• O que fazer: Retome, por favor, o artigo sobre como políticos e jornalistas julgam as mulheres pela aparência e escreva a continuação a partir da última frase.

• Trecho da página:
Sunday, 28 de April de 2024 ISSN 1519-7670 - Ano 24 - nº 1285

Carla Bruni, e todos bestificados

Sylvia Kristel, a bela estrela de Emmanuelle, há alguns anos paralisou o Senado: velhos senhores cansados de guerra, experimentados na luta pelo poder, não resistiram e, através das roupas da atriz, viam embasbacados a personagem nua, capaz de deliciosos prodígios sexuais num reduzidíssimo banheiro de avião.

Ellen Gracie Northfleet, de notável saber jurídico e ilibada reputação, paralisou o Senado em sua sabatina de futura ministra do Supremo Tribunal Federal. Os galantes parlamentares, ignorando solenemente o currículo e os conhecimentos da procuradora, preferiram louvar-lhe a elegância, a beleza, as boas maneiras.

Para boa parte de nossos políticos e jornalistas, o homem se define pela trajetória, pelos conhecimentos, pela competência; a mulher, pela beleza, pela elegância, pela aparência jovem – e, se for inteligente e competente, estas qualidades secundárias complementarão seus demais atributos.

• Informações exibidas:

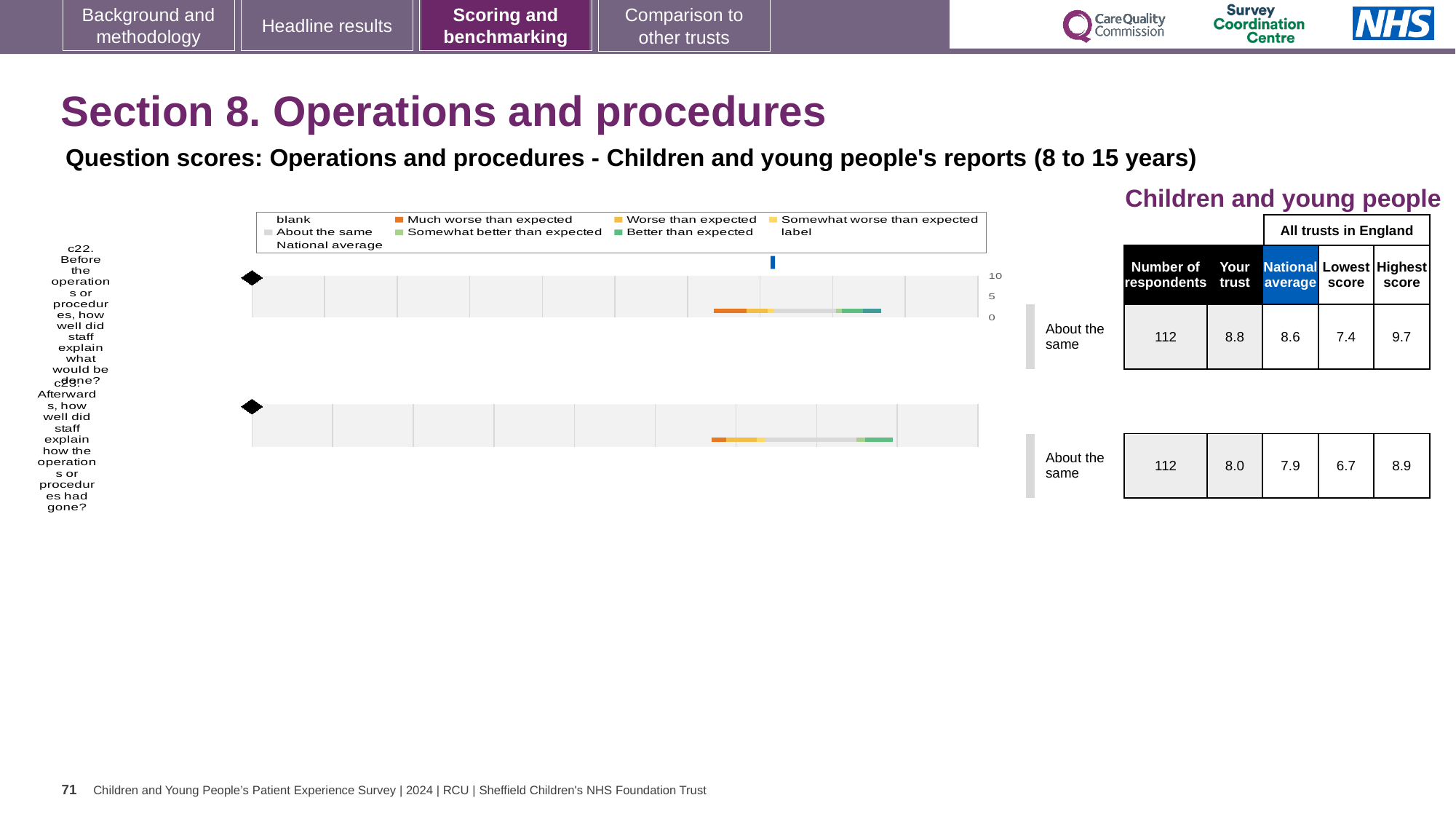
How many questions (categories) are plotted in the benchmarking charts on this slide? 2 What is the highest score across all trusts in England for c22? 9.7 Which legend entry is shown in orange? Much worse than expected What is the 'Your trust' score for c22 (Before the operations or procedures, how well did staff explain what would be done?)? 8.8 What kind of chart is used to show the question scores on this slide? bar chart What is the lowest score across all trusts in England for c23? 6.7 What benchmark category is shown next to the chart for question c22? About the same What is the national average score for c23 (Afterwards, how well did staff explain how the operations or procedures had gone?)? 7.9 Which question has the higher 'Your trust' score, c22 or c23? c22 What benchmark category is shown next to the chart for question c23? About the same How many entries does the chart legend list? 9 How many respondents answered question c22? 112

• Resultado do exercício:
Apresente-se uma mulher inteligente, capaz, compassiva, que tem tudo para repetir o fenômeno de Lady Di, a aristocrata que se interessou pelos plebeus e foi amada por todos. Esta mulher, Carla Bruni, tem classe, tem história, e é bonita. Imprensa, autoridades e políticos preferiram tratá-la apenas como uma mulher bonita. Chegou a ser constrangedor: foi como se uma bela ET acabasse de chegar em seu disco-voador rosa-choque.

Boa parte do Brasil debaixo dágua, e a imprensa noticiando as sandálias de pedrinhas azuis de Carla Bruni e sua bolsa roxa. Visita à favela – novo programa turístico indispensável, talvez para mostrar aos estrangeiros como o Brasil trata sua gente – e nada de reportagem sobre a vida na favela, nem sobre as impressões da visitante: ouviam-se apenas gritinhos de aprovação, ‘Carla Bruni pegou um bebê no colo!’ A matéria na praia, com a decepção dos repórteres: Carla Bruni vestia um abrigo e não mostrava as pernas. Tiveram de se contentar com as pernas à mostra de Sarkozy.

É curioso, já que o Brasil, com tantos imigrantes, de tantas etnias, poderia ser mais cosmopolita. Mas deve ter sido assim que os índios de Porto Seguro receberam aqueles estranhos navegantes, ávidos por ouro, de barba no rosto, roupas no corpo e espelhinhos para distribuir à tribo. Desta vez, além do estrangeiro com bugigangas para trocar por nosso ouro, havia uma mulher bonita e famosa.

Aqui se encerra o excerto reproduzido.